• **Activity**
Once the pictures are set aside, reproduce all of the records exactly.

══════════

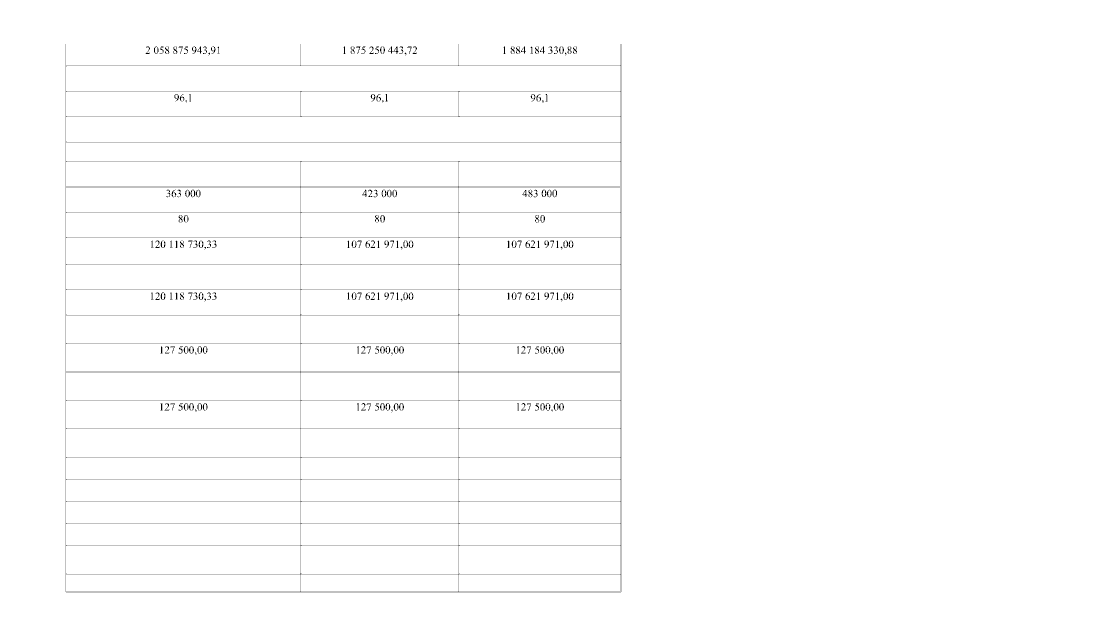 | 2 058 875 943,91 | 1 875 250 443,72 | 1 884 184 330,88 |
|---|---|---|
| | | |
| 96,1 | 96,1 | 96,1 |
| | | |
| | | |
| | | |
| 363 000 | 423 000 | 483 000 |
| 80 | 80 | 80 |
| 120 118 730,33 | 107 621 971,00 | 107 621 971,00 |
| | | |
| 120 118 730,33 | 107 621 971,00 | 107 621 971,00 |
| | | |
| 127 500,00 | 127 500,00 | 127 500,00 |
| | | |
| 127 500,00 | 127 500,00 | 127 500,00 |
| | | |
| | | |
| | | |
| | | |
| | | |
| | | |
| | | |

══════════

• **Written reply**
 | 2 058 875 943,91 | 1 875 250 443,72 | 1 884 184 330,88 |
|---|---|---|
| | | |
| 96,1 | 96,1 | 96,1 |
| | | |
| | | |
| | | |
| 363 000 | 423 000 | 483 000 |
| 80 | 80 | 80 |
| 120 118 730,33 | 107 621 971,00 | 107 621 971,00 |
| | | |
| 120 118 730,33 | 107 621 971,00 | 107 621 971,00 |
| | | |
| 127 500,00 | 127 500,00 | 127 500,00 |
| | | |
| 127 500,00 | 127 500,00 | 127 500,00 |
| | | |
| | | |
| | | |
| | | |
| | | |
| | | |
| | | |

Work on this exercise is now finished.